Da alegação de violência doméstica como justificativa para dispensa de audiência de conciliação: comentários ao Enunciado 765 do FPPC

Cecilia Hildebrand[i]

Marina Sanches[ii]

Em 2025, o Fórum Permanente de Processualistas Civis (FPPC), um evento democrático que reúne processualistas civis anualmente em Brasília e aprova enunciados interpretativos e boas práticas do processo civil por unanimidade em plenária, aprovou importante enunciado com objetivo de prestigiar tratados internacionais e legislação protetiva para pessoas em situação em situação de violência com a seguinte redação:

Enunciado 765. (arts. 334, § 8º, 694 e 695) A alegação de violência doméstica ou familiar é justificativa para o não comparecimento à audiência de conciliação ou mediação, sem aplicação de multa. (Grupo: Sistema brasileiro de justiça multiportas; XIV FPPC-Brasília)

A audiência de tentativa de conciliação e mediação previstas nos arts. 334 e 695, do CPC é contraindicada nas situações em que uma das partes está em situação de violência doméstica, pois essa parte está em situação de vulnerabilidade.

Além disso, a presença da pessoa vítima de violência no mesmo ambiente que seu agressor, ainda que de maneira virtual[iii] seria uma forma de revitimizá-la, conduta que deve ser evitada pelo Poder Judiciário em razão das previsões da Convenção sobre a Eliminação de Todas as Formas de Discriminação contra as Mulheres (CEDAW) e suas recomendações, além do protocolo do CNJ para julgamento com perspectiva de gênero.

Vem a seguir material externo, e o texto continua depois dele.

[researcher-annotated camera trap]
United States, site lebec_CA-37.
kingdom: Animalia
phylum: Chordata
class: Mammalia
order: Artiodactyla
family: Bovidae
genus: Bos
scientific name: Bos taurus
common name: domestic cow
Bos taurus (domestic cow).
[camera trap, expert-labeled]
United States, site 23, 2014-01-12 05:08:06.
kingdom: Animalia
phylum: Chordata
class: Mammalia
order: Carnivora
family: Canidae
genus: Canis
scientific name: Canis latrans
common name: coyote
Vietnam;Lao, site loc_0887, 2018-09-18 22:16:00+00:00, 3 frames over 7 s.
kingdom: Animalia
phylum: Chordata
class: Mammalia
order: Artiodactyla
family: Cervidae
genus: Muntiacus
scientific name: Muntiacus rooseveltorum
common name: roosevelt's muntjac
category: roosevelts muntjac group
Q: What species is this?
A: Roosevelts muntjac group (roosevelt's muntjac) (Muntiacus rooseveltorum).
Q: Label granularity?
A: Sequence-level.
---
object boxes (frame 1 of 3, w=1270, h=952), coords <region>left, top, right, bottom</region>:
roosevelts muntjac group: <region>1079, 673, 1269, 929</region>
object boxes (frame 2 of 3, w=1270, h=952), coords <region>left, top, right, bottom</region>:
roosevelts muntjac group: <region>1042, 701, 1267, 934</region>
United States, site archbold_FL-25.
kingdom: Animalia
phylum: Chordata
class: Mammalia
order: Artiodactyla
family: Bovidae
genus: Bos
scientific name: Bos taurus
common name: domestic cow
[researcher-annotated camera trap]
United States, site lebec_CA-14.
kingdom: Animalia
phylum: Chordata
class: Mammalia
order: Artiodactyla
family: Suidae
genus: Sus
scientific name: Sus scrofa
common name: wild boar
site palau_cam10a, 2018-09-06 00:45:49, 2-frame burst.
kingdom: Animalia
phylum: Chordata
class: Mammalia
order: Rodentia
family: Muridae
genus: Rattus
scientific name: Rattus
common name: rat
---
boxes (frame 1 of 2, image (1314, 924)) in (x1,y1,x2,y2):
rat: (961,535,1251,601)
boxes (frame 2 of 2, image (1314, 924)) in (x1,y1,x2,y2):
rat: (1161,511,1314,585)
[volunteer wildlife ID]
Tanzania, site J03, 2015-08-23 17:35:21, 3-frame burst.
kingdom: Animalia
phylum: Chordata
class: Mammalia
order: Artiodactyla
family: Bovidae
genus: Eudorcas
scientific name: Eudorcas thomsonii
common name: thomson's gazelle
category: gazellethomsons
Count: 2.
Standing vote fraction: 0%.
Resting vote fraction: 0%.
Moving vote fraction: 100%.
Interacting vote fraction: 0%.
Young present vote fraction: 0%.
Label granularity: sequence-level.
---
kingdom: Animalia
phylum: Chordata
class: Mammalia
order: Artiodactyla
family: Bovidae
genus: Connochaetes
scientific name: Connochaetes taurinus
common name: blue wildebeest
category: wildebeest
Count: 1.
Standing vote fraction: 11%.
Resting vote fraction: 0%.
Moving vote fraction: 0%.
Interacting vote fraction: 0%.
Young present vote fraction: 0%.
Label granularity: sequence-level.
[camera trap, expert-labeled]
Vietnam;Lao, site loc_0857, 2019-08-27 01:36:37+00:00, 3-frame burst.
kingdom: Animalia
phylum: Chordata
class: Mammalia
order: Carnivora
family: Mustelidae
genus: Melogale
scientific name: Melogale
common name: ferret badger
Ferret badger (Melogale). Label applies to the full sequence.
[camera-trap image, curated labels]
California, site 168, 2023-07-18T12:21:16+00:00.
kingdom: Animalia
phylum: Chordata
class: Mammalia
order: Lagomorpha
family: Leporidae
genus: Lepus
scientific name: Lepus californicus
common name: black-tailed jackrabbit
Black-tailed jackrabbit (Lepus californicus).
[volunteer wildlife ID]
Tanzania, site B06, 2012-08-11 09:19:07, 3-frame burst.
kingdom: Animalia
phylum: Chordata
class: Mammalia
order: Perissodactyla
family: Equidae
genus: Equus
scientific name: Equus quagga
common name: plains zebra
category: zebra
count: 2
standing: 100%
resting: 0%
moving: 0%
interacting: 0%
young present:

A não realização de audiência em situações de violência compactua-se com as previsões da Recomendação Geral nº 35 da CEDAW, que prevê que, os casos de violência, não sejam obrigatoriamente encaminhados a procedimentos alternativos de resolução de litígios, incluindo mediação e conciliação e que os procedimentos alternativos não devem constituir obstáculo ao acesso das mulheres à justiça formal[iv].

Com a alteração promovida pela Lei 14.713/2023 ao Código de Processo Civil, incluindo o art. 699-A, que determina que o juiz indague as partes e ao Ministério Público para os fins do art. 695, abriu-se a possibilidade ao juízo de apurar a situação de violência doméstica nos casos concretos e, se for o caso, dispensar a audiência de conciliação nas ações de guarda.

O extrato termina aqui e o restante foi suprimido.